→ Brano citato:
Raccontar fiabe a Mantova

Oggi da noi nessuno racconta più fiabe, nemmeno gli anziani, ormai disabituati da tempo a intrattenere l’attenzione dei più giovani con delle storie.

Erano invece comunemente narrate fino al secondo conflitto mondiale, quando ancora esisteva intatto quel mondo agricolo che era il loro habitat naturale, poi travolto dal boom economico del dopoguerra.

Le fòle, come vengono chiamate a Mantova, erano tra la gente di campagna il passatempo delle ore serali, che con i ritmi della natura corrispondevano alle ore di buio. Venivano raccontate nei filòs, le lunghe veglie invernali durante le quali ci si dedicava a lavori al coperto. Nel filòs si raccontava di tutto, non solo fiabe, ma anche aneddoti e notizie, il tutto però sempre con con tono epico e grandioso. Di solito chi raccontava era l’anziano, poiché aveva più esperienza e quindi anche più cose da dire. Ma erano molto diffusi anche dei veri e propri cantastorie itineranti, detti contafòle o folèr; erano persone comuni, semplicemente più spigliate a parlare. Spesso potevano diventare molto famosi, proprio perché si spostavano da una corte all’altra, ma non venivano mai trattati da star. In genere venivano ricompensati con un bicchiere di vino e un piatto di lenticchie.

Le fiabe potevano anche essere un passatempo molto virile, raccontate nelle osterie, luoghi per soli uomini, tra una minestra e una partita a carte. Nelle osterie mantovane infatti era normale mangiare oltre che bere, un po’ come negli attuali pub britannici e irlandesi.

Ma anche in altri luoghi e occasioni si raccontavano fiabe: nelle case signorili era il padre, o un vicino, che le narrava alle famiglie riunite sotto il lampadario o attorno al focolare. E potevano anche essere i fidanzati a raccontarsele in un luogo appartato, quasi per creare un’atmosfera di maggiore intimità.

Non erano dunque solo un balocco per bimbi, come vorrebbe invece l’immaginario comune, ma un fenomeno culturale e di costume estremamente diffuso in tutte le fasce della popolazione.

È presumibile che a causa delle trasformazioni sociali ed economiche imposte dall’industrializzazione, e che hanno portato allo sfaldamento della realtà della corte e della famiglia patriarcale e dei ritmi lavorativi quotidiani e stagionali, sia caduta la pratica della narrazione di fòle.

→ Voci dell'esercizio:
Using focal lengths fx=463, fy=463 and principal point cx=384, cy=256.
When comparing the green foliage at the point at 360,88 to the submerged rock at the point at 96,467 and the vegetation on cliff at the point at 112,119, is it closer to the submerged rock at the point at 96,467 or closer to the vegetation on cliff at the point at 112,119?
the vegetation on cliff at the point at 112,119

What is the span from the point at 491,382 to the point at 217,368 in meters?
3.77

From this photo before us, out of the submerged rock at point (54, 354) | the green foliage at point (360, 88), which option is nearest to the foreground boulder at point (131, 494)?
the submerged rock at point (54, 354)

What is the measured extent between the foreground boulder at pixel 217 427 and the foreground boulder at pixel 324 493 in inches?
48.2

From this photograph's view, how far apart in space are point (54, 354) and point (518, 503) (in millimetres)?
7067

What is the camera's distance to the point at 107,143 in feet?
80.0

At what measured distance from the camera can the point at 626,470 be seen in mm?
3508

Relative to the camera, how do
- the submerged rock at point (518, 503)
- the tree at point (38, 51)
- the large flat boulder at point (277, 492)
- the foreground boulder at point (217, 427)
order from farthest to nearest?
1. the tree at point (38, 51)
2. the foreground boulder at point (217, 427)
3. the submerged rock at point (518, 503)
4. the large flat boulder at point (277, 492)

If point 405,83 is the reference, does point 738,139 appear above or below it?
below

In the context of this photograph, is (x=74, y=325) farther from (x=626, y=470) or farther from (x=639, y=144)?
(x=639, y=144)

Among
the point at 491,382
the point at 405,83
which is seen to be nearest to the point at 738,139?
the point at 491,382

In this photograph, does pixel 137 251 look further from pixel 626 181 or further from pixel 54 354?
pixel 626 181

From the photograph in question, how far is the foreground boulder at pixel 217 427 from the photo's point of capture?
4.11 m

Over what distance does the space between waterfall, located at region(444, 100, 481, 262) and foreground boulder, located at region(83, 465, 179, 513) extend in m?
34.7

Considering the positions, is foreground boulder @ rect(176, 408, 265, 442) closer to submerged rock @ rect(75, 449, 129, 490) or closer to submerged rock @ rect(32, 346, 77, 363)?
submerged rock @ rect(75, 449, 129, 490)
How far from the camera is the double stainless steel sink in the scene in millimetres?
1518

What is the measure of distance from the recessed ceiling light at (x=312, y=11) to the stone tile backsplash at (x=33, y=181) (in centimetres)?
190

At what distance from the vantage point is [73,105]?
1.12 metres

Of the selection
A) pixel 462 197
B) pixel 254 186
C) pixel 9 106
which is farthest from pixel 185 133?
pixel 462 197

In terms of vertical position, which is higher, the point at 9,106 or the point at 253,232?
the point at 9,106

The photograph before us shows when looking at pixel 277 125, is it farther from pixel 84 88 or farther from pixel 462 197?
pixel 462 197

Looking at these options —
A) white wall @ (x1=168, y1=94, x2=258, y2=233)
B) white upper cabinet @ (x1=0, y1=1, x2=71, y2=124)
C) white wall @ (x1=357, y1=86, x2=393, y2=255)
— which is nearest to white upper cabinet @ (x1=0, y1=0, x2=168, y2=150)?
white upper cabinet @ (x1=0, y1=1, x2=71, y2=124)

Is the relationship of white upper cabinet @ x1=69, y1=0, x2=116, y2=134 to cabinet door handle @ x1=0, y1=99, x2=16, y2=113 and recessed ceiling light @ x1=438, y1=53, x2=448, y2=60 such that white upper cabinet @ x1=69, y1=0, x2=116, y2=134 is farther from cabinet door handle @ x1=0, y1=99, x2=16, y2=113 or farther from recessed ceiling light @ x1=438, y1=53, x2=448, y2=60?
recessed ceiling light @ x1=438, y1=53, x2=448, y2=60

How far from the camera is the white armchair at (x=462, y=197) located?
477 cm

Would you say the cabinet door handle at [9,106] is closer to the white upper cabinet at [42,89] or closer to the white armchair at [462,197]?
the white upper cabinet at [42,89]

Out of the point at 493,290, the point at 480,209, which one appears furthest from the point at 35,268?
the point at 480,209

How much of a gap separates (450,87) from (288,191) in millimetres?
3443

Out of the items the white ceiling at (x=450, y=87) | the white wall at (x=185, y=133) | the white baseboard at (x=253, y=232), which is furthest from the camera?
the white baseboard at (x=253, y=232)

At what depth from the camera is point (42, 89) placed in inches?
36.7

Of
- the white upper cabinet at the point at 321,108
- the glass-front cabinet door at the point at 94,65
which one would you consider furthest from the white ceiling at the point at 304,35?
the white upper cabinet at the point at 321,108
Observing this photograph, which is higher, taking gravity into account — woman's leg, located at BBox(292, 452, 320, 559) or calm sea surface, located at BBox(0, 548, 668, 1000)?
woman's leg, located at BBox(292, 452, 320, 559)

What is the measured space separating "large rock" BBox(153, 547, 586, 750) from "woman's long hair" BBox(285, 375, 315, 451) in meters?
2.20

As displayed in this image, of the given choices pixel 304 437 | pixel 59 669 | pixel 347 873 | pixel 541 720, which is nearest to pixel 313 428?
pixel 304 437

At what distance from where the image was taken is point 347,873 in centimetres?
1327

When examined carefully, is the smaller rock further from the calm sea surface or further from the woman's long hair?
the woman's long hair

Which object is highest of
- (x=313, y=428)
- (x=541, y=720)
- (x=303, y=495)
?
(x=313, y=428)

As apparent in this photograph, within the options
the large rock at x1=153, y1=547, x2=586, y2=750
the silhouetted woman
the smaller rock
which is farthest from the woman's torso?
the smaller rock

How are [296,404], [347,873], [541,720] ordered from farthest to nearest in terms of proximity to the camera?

→ Obiettivi:
**1.** Individua e trascrivi tutte le righe delle voci che contengono la parola "before".
**2.** Scrivi il seguito del testo sulle fiabe a Mantova, a partire dall'ultima frase riportata.

→ Soluzioni degli esercizi:
**1.**
From this photo before us, out of the submerged rock at point (54, 354) | the green foliage at point (360, 88), which option is nearest to the foreground boulder at point (131, 494)?
The photograph before us shows when looking at pixel 277 125, is it farther from pixel 84 88 or farther from pixel 462 197?

**2.**
Ma in esse si possono ancora intravedere credenze e abitudini remote, come in un libro documentario. In tutte le fòle, ad esempio, ci si soffermava sull’atto dell’eroe di accendere un fuoco per farsi da mangiare, nella celeberrima ramina par al risòt, in cui si poteva anche preparare però la polenta. Un’associazione fuoco-polenta che richiama facilmente quella sole-grano, fondamentale per l’economia agricola della nostra zona. Pensiamo a quanto erano frequenti in inverno, specie verso il solstizio, falò d’auspicio per una buona stagione e di conseguenza un buon raccolto, i burièi.

Ma anche il risotto con le salamelle, pasto quasi unico degli eroi delle nostre fiabe, è il piatto per eccellenza del Mantovano e ne riassume l’economia agricola: un’economia basata sul grano certo, ma altrettanto sul riso e sul maiale, ancor oggi principale voce dell’allevamento mantovano e talmente radicato nell’immaginario collettivo che in dialetto il termine nimal designa esclusivamente lui.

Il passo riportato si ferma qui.